E pluribus unum may not have a 1956 law behind it, but it has been, and remains a familiar and apt motto of the United States.

I don’t care what anybody says–I think that e plurbus unum is as much the motto of the United States as in God we trust. If a foreigner were to ask me to state our national motto, it’s probably the first one I’d think of. But then, I received my elementary schooling before 1956.

It was in 1956, at the height of the Cold War and the (atheistic) Red Scare that Congress passed a law that elevated in God we trust to the status of the “official” U.S. motto.

In God we trust had appeared on a U. S. coin as early as 1864, a reflection of the fears and religious fervor triggered by the War Between the States (1861-1864).

By 1909, the motto was on several coins, but not until 1955–again, a gesture triggered by the Cold War–was a law passed to make the inclusion of the words in God we trust mandatory on all U. S. coinage and paper money.

The phrase occurs in the last stanza of The Star-Spangled Banner:

O! thus be it ever, when freemen shall stand
Between their loved home and the war’s desolation.
Blest with vict’ry and peace, may the Heav’n rescued land
Praise the Power that hath made and preserved us a nation!
Then conquer we must, when our cause it is just,
And this be our motto: “In God is our trust.”

The Star-spangled Banner was written 1814. The U.S. Navy made use of it as an anthem as early as 1889, but it was not until 1931 that it was adopted as the national anthem.

Our other motto
E pluribus unum is the motto that appears on a scroll in the eagle’s beak on the Great Seal of the United States.

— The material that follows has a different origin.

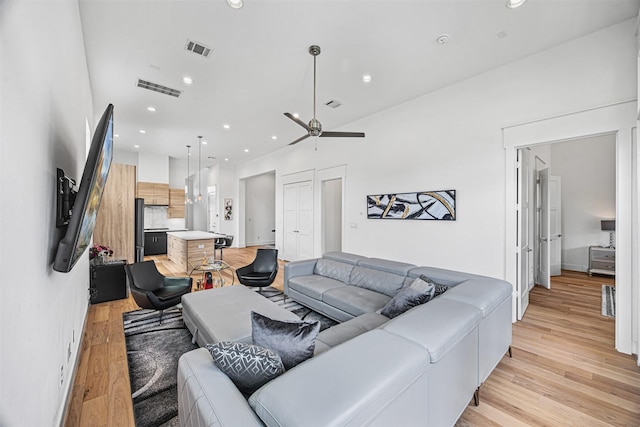 3402 Asher Landing Ln, Houston, TX 77080 - living room featuring visible vents, ceiling fan, and light wood-style floors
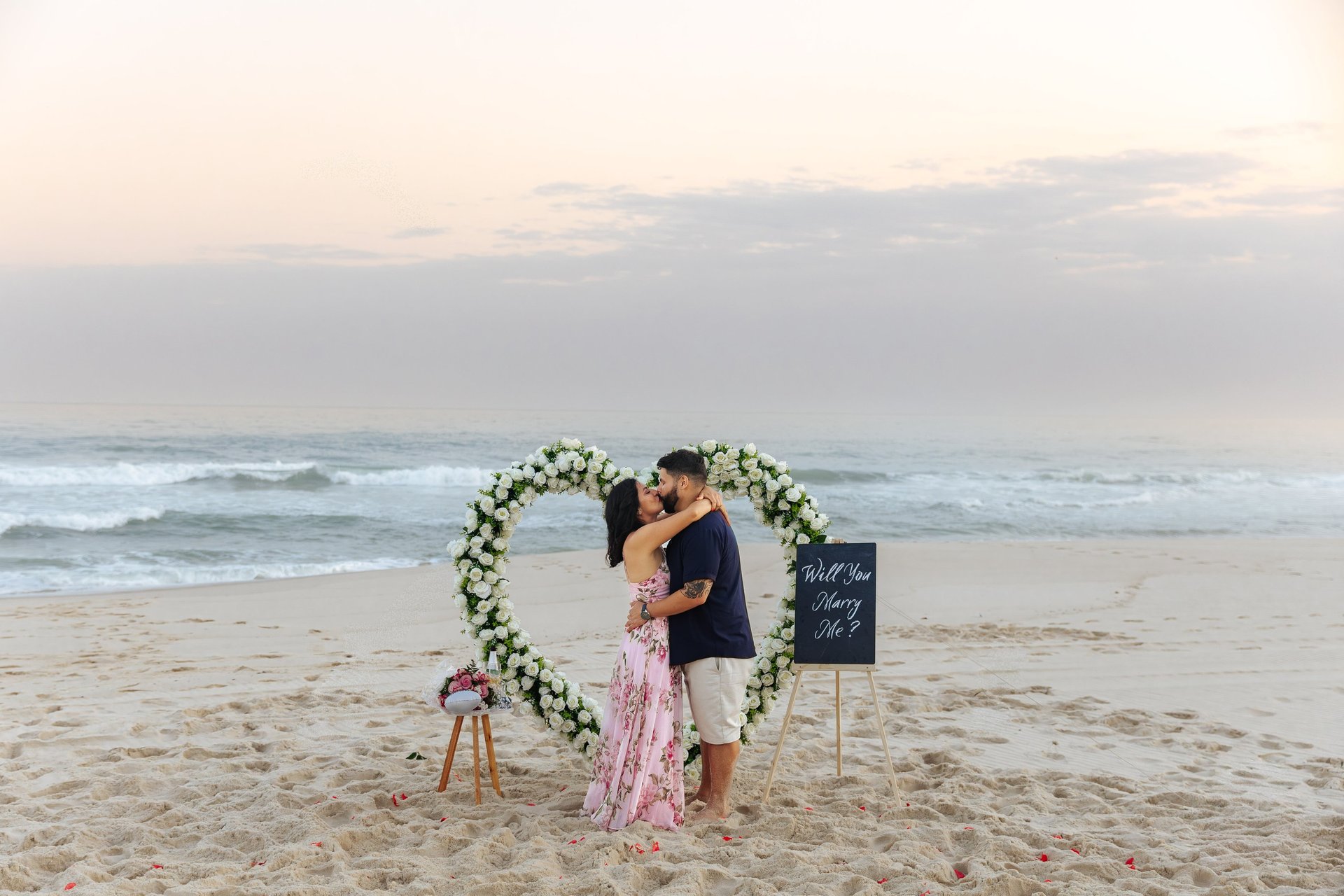 man kneeling in front of woman on rock at beach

The literal meaning of e pluribus unum is “out of many, one.” The framers of the Constitution were thinking of the thirteen colonies united under one federal government. They may also have been thinking of the six European countries from which the earliest colonists (they didn’t think of counting Africans as colonists, of course) had come to these shores: England, Scotland, Ireland, France, Holland, and Germany. When I was in elementary school, we were taught that it meant all the different immigrants who had assimilated to make one peaceful country out of their many different origins.

Arguing over whether or not E pluribus unum can be called “the motto of the United States” is like arguing that we mustn’t refer to ourselves as Americans because we’re not the only country in North America. Or that we mustn’t call a buffalo a buffalo because it’s “really” a bison.

E pluribus unum may not have a 1956 law behind it, but it has been, and remains a familiar and apt motto of the United States.